__SUPPLIED TEXT__:
OT: IE in the news

E

Els

Jonathan said:
I use SeaMonkey so advance settings with about:config are simple, but
editing the pref.js you can customize Gecko...

pref("mail.quoted_graphical", false);

I see your point, and I think it's great that you can customize
Thunderbird like that, but I have no reason to switch from OE to TB,
and having to dive into pref.js and all kinds of extensions to get the
simple no-nonsense display, is therefore too much work.

[snip]
OE use to store all accounts in a single Global Inbox, I assume they
still do, since now TB defaults to this Global Inbox option, but you can
easily change this behavior. I have 5 accounts, I do not want everything
in one pile...makes finding things a pain.

I have a good bunch of filters in OE, which deliver various emails in
various folders - the only thing I would wish for, is having an option
to set the same filters also for outgoing messages. I can have all
client X's emails come in to folder 'X', but when I reply, I have to
move my email from the 'sent' folder to folder 'X'. I'm used to that
though, so even if Thunderbird had an extension that would solve that
issue, it would still not be worth the hassle of moving away from OE.

__CHALLENGE A__: Copy the listing out again word for word, from the line containing "What measurement describes" up to and including its final line.

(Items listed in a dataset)
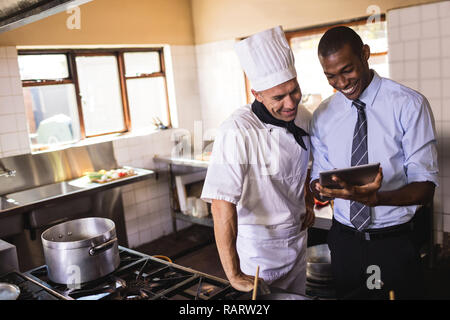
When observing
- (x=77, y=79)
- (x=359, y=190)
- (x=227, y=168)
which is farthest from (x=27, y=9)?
(x=77, y=79)

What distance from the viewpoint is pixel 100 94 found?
4.66 meters

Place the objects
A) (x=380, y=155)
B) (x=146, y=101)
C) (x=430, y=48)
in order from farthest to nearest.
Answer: (x=146, y=101)
(x=430, y=48)
(x=380, y=155)

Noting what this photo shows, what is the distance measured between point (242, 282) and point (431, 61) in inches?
106

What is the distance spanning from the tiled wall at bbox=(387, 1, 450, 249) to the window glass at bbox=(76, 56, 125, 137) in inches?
114

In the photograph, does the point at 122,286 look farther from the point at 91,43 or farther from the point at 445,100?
the point at 91,43

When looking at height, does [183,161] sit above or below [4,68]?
below

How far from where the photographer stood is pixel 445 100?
3387 millimetres

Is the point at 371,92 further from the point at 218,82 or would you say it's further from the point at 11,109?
the point at 218,82

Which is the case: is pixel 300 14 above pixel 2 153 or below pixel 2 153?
above

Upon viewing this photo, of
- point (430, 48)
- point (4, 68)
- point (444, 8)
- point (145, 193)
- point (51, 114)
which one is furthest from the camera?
point (145, 193)

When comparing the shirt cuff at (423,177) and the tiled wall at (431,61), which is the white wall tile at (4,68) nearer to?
the tiled wall at (431,61)

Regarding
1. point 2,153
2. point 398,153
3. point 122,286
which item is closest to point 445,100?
point 398,153

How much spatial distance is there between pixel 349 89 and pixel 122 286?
121 centimetres
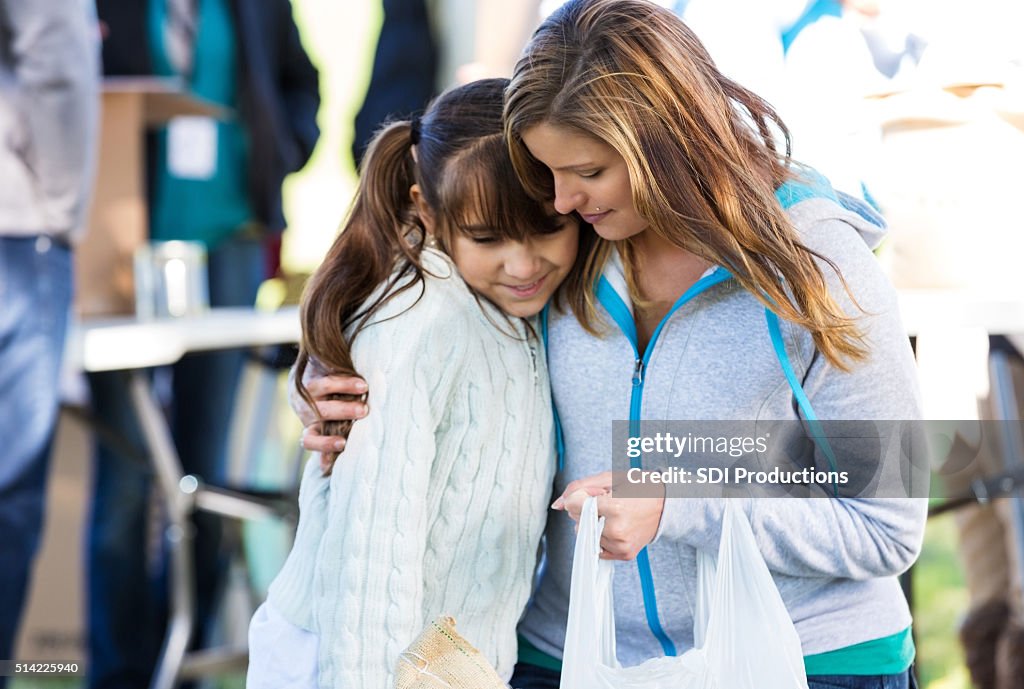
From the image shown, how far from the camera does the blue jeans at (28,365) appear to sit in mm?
2205

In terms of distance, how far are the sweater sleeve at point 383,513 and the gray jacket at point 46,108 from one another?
51.5 inches

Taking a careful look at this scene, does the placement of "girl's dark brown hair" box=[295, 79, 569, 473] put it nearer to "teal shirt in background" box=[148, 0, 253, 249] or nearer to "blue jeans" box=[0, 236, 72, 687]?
"blue jeans" box=[0, 236, 72, 687]

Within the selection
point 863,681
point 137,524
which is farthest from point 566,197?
point 137,524

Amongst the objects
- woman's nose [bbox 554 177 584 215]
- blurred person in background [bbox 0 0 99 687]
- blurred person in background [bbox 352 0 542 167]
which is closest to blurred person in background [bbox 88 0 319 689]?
blurred person in background [bbox 352 0 542 167]

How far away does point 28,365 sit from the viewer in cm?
222

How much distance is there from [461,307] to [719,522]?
366 millimetres

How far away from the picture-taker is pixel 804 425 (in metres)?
1.23

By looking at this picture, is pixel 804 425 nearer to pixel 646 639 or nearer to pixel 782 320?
pixel 782 320

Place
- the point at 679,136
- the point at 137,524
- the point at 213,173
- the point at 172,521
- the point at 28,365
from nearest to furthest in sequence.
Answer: the point at 679,136
the point at 28,365
the point at 172,521
the point at 137,524
the point at 213,173

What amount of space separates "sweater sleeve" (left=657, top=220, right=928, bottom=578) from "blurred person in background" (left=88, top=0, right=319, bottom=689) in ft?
6.02

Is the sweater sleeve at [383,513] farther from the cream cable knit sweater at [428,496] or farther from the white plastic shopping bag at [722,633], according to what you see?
the white plastic shopping bag at [722,633]

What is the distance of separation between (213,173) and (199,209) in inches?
4.2

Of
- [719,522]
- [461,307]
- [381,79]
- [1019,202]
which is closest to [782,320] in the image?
[719,522]

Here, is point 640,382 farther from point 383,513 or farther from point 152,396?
point 152,396
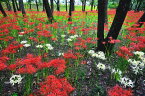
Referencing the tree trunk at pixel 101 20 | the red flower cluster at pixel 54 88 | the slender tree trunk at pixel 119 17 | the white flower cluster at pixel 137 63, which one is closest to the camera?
the red flower cluster at pixel 54 88

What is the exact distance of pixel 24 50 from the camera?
7.26 m

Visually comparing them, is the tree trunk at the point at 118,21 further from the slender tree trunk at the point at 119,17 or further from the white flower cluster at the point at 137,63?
the white flower cluster at the point at 137,63

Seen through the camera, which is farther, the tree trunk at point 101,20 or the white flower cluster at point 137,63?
the tree trunk at point 101,20

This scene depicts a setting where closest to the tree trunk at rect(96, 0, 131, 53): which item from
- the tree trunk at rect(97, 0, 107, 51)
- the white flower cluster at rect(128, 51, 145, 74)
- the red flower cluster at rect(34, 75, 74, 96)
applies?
the tree trunk at rect(97, 0, 107, 51)

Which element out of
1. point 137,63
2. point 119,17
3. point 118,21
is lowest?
point 137,63

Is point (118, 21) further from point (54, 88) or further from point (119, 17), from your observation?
point (54, 88)

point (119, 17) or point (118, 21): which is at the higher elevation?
point (119, 17)

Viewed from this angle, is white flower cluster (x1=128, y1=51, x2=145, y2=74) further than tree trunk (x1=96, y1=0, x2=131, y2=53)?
No

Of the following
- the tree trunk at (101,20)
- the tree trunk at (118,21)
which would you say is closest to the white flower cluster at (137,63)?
the tree trunk at (118,21)

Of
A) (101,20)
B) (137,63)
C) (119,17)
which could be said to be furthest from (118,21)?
(137,63)

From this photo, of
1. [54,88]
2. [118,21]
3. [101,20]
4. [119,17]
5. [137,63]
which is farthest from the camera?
[101,20]

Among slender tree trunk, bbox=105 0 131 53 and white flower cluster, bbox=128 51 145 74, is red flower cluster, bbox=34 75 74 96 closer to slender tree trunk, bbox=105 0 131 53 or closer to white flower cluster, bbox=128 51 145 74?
white flower cluster, bbox=128 51 145 74

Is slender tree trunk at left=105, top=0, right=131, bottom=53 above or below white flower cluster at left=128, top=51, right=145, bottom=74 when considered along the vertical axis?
above

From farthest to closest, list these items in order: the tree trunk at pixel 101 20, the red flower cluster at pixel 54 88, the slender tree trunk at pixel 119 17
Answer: the tree trunk at pixel 101 20 < the slender tree trunk at pixel 119 17 < the red flower cluster at pixel 54 88
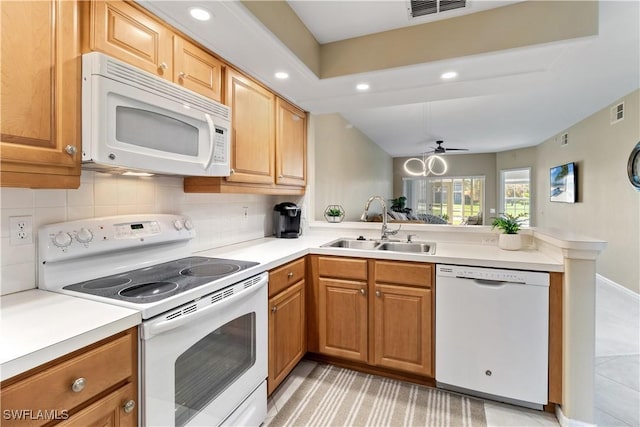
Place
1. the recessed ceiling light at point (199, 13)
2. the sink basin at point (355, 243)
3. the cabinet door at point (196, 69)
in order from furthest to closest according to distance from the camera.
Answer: the sink basin at point (355, 243) → the cabinet door at point (196, 69) → the recessed ceiling light at point (199, 13)

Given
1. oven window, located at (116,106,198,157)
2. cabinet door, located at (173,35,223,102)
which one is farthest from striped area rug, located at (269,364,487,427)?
cabinet door, located at (173,35,223,102)

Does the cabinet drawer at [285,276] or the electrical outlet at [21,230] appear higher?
the electrical outlet at [21,230]

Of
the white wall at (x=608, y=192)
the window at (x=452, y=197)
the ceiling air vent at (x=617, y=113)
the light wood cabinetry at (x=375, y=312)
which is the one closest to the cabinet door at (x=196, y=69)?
the light wood cabinetry at (x=375, y=312)

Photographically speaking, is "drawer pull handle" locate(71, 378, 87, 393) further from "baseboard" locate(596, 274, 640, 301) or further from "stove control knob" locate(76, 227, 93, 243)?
"baseboard" locate(596, 274, 640, 301)

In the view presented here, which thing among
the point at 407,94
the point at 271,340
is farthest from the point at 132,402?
the point at 407,94

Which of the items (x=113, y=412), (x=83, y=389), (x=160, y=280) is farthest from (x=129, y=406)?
(x=160, y=280)

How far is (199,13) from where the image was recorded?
1.44 meters

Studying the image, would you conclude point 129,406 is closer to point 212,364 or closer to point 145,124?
point 212,364

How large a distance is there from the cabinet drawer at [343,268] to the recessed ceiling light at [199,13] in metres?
1.58

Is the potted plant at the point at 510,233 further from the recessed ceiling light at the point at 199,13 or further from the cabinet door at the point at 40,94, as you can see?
the cabinet door at the point at 40,94

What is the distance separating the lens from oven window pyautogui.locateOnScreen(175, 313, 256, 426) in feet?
3.93

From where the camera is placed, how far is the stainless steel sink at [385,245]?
2439 mm

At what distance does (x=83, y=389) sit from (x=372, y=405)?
1.56 m

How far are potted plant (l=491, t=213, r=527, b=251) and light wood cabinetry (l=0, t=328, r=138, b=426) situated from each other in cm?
222
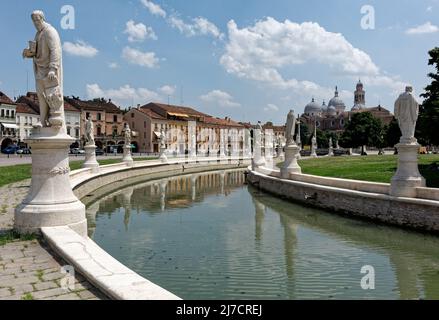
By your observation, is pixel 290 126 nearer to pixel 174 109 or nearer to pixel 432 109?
pixel 432 109

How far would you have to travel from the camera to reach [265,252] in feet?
30.7

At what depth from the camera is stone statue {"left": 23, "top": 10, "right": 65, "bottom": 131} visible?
24.2ft

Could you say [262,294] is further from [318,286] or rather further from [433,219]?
[433,219]

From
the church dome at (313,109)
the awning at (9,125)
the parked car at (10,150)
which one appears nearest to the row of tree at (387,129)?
the church dome at (313,109)

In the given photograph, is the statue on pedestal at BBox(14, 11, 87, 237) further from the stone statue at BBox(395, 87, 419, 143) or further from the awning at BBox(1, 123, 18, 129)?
the awning at BBox(1, 123, 18, 129)

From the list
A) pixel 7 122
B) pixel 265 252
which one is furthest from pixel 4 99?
pixel 265 252

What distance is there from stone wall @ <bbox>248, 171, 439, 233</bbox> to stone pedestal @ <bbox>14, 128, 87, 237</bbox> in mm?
9078

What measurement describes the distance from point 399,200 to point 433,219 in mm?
1243

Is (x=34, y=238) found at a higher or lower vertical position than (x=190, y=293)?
higher

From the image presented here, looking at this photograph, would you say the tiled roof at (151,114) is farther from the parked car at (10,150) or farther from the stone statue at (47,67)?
the stone statue at (47,67)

__CHALLENGE B__: Carry on the post about switching from OE to Thunderbird, picking up after its last sentence.

__WRITTEN ANSWER A__:
What measurement describes the distance from point 399,200 to point 433,219 in mm?
1243

Is (x=34, y=238) found at a higher or lower vertical position than (x=190, y=293)?
higher

From the image presented here, looking at this photograph, would you say the tiled roof at (151,114) is farther from the parked car at (10,150) or farther from the stone statue at (47,67)?
the stone statue at (47,67)

__WRITTEN ANSWER B__:
Never understood MS "dump
everything in one pile" philosophy. If you separate and organize your
data it makes finding stuff *much* easier.

Yup, agreed. And that's how I use OE too.
I have over 600GB disk space
on my workstation and over a 1/3 is used and I have no trouble finding a
file. Latest patch tried to push that Desktop Search on me. I tested
it...what crap, doesn't beat good old hierarchical folders and a logical
filing scheme! In fact I miss old W2K search. I've hacked XP's to get it
close, but W2K's was much faster especially when searching file content.

Searching within OE is a breeze, but searching the whole pc? It's
usually quicker to just download the file again (if possible).
Did they ever fix the OE problem with large Inboxes? If a folder got
more than X# of message OE would bog down and searching was painfully
slow. I have keep all my messages...since old NN Communicator days.
Messages are stored in large text files I have never had trouble
transferring or rescuing messages.

I'm not sure, but I don't think that problem still exists. Must say
that my most of my folders don't go over 2000, so no idea if that is
past the old limit?
I have rescued and recovered messages from client's failing hard drives.
Folks that corrupted their filesystems or profiles and you can still
piece together mailboxes. Even if folks delete messages but haven't
compressed the folder yet I have Perl scripts to recover the messages,
you can also do this with a good text editor. OE binary format is not so
flexible...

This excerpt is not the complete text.